Synopses & Reviews
Synopsis
Arjuna-Odysseus provides a comprehensive view of the ideology and shared heritage between the great Indian Sanskrit epic, the Mahābhārata, and early Greek traditions presented in the texts of Homer and Hesiod. By bringing together Greek Classics and Indology within a common origin perspective, the volume not only generates new answers to old questions, but also raises issues about preliterate oral tradition among the Indo-Europeans. It discusses themes like Homer's simile, Vyāsa's story; Argos and Hanuman: Odysseus' dog in the light of the Mahābhārata; Athena and Durgā warrior goddesses in Greek and Sanskrit epic; Iliad and Mahābhārata: the quarrel among the victors. First of its kind, this book will be useful for scholars and researchers of Indo-european comparative literature, literature, cultural studies, religion, post colonial studies, Indian and Greek epics.
Synopsis
Bringing together the study of the Greek classics and Indology, Arjuna-Odysseus provides a comparative analysis of the shared heritage of the Mahābhārata and early Greek traditions presented in the texts of Homer and Hesiod.

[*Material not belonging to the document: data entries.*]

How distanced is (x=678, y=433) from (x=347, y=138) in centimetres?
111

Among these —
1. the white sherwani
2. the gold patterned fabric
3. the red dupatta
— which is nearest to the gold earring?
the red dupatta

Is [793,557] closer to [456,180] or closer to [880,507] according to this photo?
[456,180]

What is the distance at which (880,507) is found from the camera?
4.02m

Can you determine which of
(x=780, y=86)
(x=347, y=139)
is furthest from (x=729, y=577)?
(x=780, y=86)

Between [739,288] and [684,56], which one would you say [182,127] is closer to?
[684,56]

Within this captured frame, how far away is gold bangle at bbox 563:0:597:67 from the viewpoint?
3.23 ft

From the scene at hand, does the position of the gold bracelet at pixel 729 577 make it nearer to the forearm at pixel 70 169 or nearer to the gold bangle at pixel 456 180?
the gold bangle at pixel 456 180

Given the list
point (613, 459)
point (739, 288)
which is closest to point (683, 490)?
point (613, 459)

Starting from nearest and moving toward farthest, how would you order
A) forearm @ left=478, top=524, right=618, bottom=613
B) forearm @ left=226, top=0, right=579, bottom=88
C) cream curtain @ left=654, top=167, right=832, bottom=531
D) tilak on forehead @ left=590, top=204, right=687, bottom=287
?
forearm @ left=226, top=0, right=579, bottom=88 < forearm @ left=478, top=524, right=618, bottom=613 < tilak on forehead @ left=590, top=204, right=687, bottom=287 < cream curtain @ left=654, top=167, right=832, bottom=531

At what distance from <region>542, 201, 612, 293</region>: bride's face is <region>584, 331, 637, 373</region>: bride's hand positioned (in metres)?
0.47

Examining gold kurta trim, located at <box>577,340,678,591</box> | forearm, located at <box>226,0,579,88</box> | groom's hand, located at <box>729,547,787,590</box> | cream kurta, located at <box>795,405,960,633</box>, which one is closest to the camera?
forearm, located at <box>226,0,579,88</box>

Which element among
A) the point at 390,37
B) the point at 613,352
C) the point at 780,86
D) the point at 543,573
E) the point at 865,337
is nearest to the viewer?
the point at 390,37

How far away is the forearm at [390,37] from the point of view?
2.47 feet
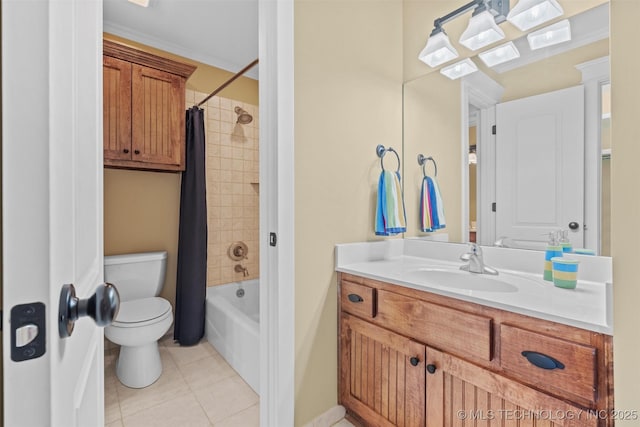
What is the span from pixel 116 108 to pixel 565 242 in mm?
2729

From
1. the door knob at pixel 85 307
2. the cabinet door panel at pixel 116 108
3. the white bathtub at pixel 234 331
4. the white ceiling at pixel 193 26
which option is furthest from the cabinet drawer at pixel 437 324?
the white ceiling at pixel 193 26

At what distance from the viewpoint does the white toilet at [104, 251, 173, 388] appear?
1.79 m

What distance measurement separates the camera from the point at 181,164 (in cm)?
238

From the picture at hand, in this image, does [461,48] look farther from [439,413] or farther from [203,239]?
[203,239]

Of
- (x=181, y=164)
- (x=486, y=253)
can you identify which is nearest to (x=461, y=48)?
(x=486, y=253)

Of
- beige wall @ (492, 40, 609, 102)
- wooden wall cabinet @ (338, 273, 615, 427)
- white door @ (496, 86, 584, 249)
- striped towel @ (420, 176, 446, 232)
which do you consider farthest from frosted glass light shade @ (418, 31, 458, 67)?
wooden wall cabinet @ (338, 273, 615, 427)

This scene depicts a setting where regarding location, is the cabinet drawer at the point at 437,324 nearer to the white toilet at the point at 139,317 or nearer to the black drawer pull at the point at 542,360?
the black drawer pull at the point at 542,360

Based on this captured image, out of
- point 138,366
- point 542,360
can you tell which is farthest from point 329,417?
point 138,366

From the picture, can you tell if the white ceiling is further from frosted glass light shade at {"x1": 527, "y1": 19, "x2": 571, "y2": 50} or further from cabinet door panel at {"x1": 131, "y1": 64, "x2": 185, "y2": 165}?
frosted glass light shade at {"x1": 527, "y1": 19, "x2": 571, "y2": 50}

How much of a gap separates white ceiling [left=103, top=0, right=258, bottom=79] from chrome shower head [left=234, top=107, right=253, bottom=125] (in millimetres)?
458

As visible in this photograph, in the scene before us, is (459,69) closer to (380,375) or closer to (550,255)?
(550,255)

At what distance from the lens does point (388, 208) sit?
1.70m

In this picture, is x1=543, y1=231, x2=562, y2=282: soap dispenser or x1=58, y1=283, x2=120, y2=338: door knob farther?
x1=543, y1=231, x2=562, y2=282: soap dispenser

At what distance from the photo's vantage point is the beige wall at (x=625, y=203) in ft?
2.48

Building on the ethnographic theories of Durkheim, Mauss, and Dumont, the volume explores the convergences and rapprochements between the Mahābhārata and the Greek texts. In exploring the networks of similarities between the two epic traditions, it also reformulates the theory of Georges Dum zil regarding Indo-European cultural comparativism. It includes a detailed comparison between journeys undertaken by the two epic heroes - Odysseus and Arjuna - and more generally, it ranges across the philosophical ideas of these cultures, and the epic traditions, metaphors, and archetypes that define the cultural ideology of ancient Greece and India.
This book will be useful to scholars and researchers of Indo-European comparativism, social and cultural anthropology, classical literature, Indology, cultural and post-colonial studies, philosophy and religion, as well as to those who love the Indian and Greek epics.